Bug #98520	Suboptimal implementations for some load/store functions for little-endian arch
Submitted:	8 Feb 2020 9:37	Modified:	5 May 2020 14:51
Reporter:	Alexey Kopytov	Email Updates:
Status:	Verified	Impact on me:	None
Category:	MySQL Server: Optimizer	Severity:	S5 (Performance)
Version:	8.0	OS:	Any
Assigned to:		CPU Architecture:	ARM

Description:
The following commit in MySQL 8.0 has converted most legacy *int*korr()
and int*store() functions to memcpy() calls on little-endian
architectures, which is generally more efficient:

https://github.com/mysql/mysql-server/commit/536ea313a6a71f9ed87f14d95e03e04e40ff5605

However, there are still some functions from that family that use
platform-independent implementations that are correct on both
little-endian and big-endian architectures, but are less efficient than
they could be on little-endian ones, since no endianness data conversion
is required:

include/my_byteorder.h:

static inline int32 sint3korr(const uchar *A);

static inline uint32 uint3korr(const uchar *A);

static inline ulonglong uint5korr(const uchar *A);

static inline ulonglong uint6korr(const uchar *A);

static inline void int3store(uchar *T, uint A);

static inline void int5store(uchar *T, ulonglong A);

static inline void int6store(uchar *T, ulonglong A);

The following Godbolt link demonstrates how said functions can be
modified to provide more efficient implementations for little-endian
architectures such as x86-64 and ARM64. In some cases the size of code
in terms of CPU instructions is cut by half:
https://godbolt.org/z/shNgg8

Even though those functions are not used as frequently in the MySQL code
as their power-of-two versions that have been optimized with memcpy(),
they are still used in a few places in the binlog code, Performance
Schema, the client library and SQL-level code. Since they are inlined,
they contribute to code bloat in the mysqld binary.

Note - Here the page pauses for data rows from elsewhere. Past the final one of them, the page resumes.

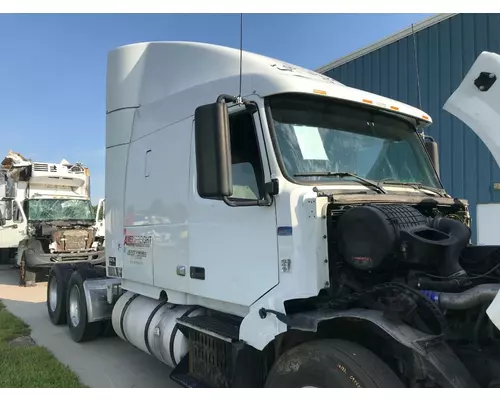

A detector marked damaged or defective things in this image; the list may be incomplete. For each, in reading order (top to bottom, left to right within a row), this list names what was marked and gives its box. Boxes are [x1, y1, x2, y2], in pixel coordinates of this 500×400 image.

damaged white truck [0, 152, 104, 286]
damaged white truck [47, 41, 500, 388]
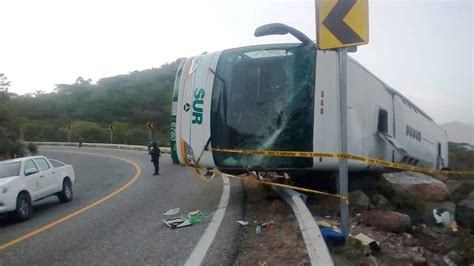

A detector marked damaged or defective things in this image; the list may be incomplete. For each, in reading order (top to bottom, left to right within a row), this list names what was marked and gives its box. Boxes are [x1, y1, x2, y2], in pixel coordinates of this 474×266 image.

shattered windshield glass [211, 43, 314, 168]
overturned bus [170, 23, 448, 174]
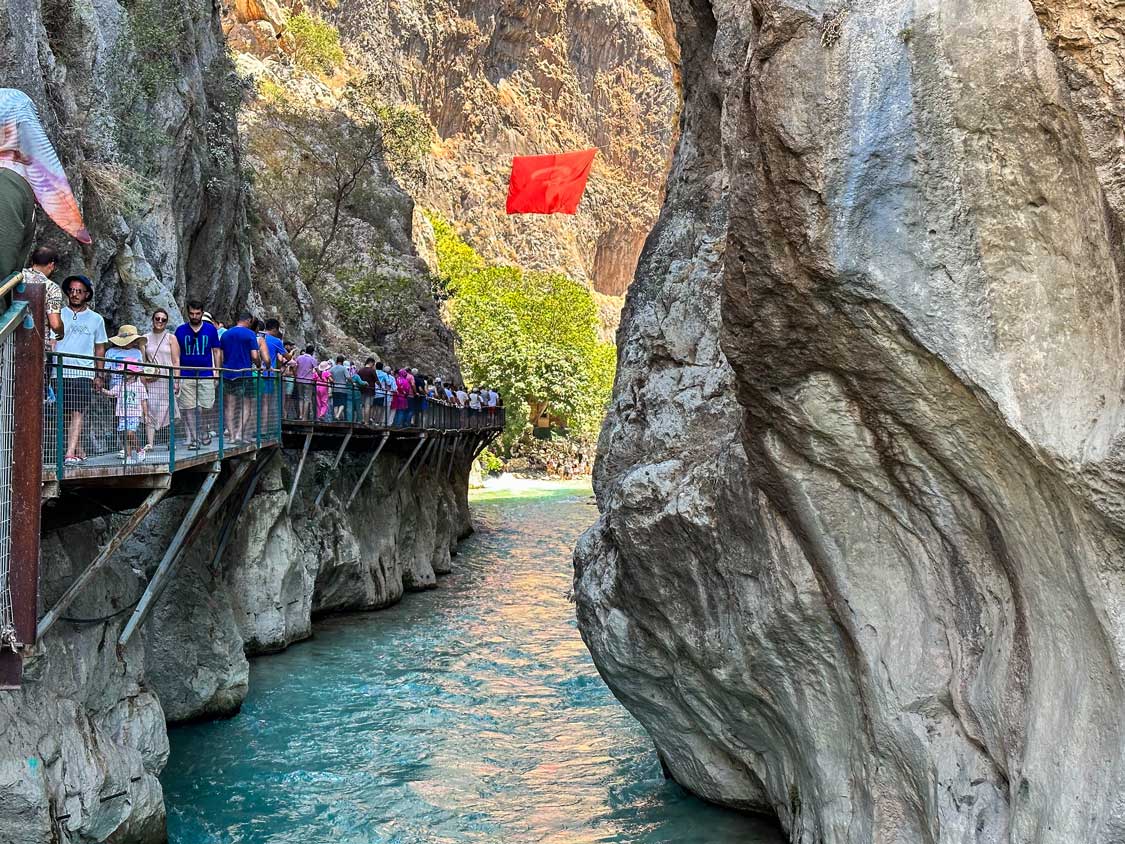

This is request to optimize those functions for little-endian
architectures by providing specialized implementations as has already
been done for other functions in the same family.

How to repeat:
Code analysis + https://godbolt.org/z/shNgg8

Hello Alexey,

Thank you for the report and feedback.

regards,
Umesh

Very nice Alexey. Even on x86_64 gcc-4.1.2 this correctly inlines memcpy and generates less code than the original.

Save our CPU L1 instruction caches for other stuff. Keep up the good work.

I noticed that CPU architecture for this issue has been updated from "Any" to "ARM". I'd like to emphasize that the optimization proposed here applies to any little-endian architecture such as x86, amd64, arm64, ppc64le and likely others.